Sherman city leaders are weighing the cost and benefit of issuing debt now for projects in the future. City Manager Robby Hefton is proposing that the city issue debt for projects, like the new police department headquarters, while the market is at near historic low borrowing rates.

Rates are significantly lower than the last time the city issued debt. However, city leaders worry that these rates may not stay this low much longer.

"I believe we have the opportunity now to take advantage of historically low borrowing rates," Hefton said Tuesday before the city council. "We have some projects, like the police department headquarters, that we know are right here at our doorstep in terms of being ready for construction."

The city has several project coming up that could be financed now while rates are low. The new Sherman Police Department Headquarters is expected to cost between $13 million and $15 million, while the city is also considering several road improvements and potential parks projects in the near future.

"With the police station, we do not have $13 million to $15 million sitting around; We would have to issue debt," Hefton said.

The question on if the city should issue bonds now comes down to several factors, Hefton said, ranging from the current market and the city's ability to pay for this debt.

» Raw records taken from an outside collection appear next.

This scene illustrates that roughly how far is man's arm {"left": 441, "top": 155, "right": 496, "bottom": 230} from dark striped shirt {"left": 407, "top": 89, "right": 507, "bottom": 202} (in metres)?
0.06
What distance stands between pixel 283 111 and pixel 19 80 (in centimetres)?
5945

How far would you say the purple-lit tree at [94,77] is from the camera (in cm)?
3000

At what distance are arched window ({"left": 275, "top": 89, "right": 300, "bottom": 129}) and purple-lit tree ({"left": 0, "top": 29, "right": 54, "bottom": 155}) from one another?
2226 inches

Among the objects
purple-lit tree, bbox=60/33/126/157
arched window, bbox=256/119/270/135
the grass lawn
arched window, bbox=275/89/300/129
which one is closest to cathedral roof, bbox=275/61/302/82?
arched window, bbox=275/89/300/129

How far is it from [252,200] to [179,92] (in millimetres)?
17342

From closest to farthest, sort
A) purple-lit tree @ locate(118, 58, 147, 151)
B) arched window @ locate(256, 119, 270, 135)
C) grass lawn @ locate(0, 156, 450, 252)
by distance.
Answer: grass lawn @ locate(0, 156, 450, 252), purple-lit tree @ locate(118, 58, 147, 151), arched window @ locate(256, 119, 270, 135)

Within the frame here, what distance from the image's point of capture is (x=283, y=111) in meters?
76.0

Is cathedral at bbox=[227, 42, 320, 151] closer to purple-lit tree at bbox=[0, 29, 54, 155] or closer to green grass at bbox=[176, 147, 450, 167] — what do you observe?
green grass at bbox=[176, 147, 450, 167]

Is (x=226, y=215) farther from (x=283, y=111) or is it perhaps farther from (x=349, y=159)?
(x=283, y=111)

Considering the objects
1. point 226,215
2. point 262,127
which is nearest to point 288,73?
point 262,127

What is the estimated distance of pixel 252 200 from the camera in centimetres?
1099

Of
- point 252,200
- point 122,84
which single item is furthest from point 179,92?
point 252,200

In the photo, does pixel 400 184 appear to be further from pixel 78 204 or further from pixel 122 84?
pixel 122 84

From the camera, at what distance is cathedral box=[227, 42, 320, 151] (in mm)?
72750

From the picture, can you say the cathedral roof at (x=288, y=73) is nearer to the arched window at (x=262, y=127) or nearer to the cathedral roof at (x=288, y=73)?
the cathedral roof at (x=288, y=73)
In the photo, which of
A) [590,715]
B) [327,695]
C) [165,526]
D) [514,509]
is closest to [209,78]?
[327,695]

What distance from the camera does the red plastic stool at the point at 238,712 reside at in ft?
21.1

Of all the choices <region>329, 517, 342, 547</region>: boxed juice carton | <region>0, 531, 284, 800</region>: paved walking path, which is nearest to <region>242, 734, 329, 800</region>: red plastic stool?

Hefton said he expects that the city's ability to hold debt will increase over the next several years due to incoming and expected future growth in the city.

Joseph Allison rides past Sherman City Hall after attending the City Council meeting in 2017.

Based on upcoming growth, Hefton said the city's capacity to hold debt could  increase by about $70 million to $80 million based on current tax rates and its debt ratio. If the city were to leverage its full tax rate, this could increase to $250 million in coming years.

While the market is currently at favorable rates, Hefton said there are some who expect this to change with the change in national leadership. Hefton said there is an expectation of increased national spending which could translate into higher inflation and a shift in borrowing rates.

"We believe that the current rate is about 2 percent," he said, noting fluctuations as low as 1.8 percent. "So what are the rates going to to do moving forward. No one knows fully, but there are indications in the market that rates are going to increase. Nobody knows when; nobody knows how much."

The current rate is significantly lower than it was two years ago when the city last issued major debt for projects. In 2019, the city issued about $19.1 million in bonds at a rate of about 3.07 percent.

As an example of the savings the city could see, Hefton compared what it would cost to finance the construction of the new Sherman Police Department Headquarters today compared to 2019's rates. Based on these rates, Hefton said the city could afford $2.5 million of other projects today compared to two years ago.

Council member Sandra  Melton cautioned that the city should not rush into something and asked that the council be presented a list of proposed projects. 

Meanwhile, council member Josh Stevenson acknowledged Melton's concerns, but said time was of the essence to take advantage of the rates.

"If we do not borrow when it is cheap to borrow, then I think we would be doing the citizens a disservice by waiting for rates to rise money we can use for a police department and other projects," he said.

Hefton said he plans to present a list of projects and more information at an upcoming meeting.

The city of Sherman is considering if it should issue debt for future projects ahead of schedule and take advantage of favorable rates.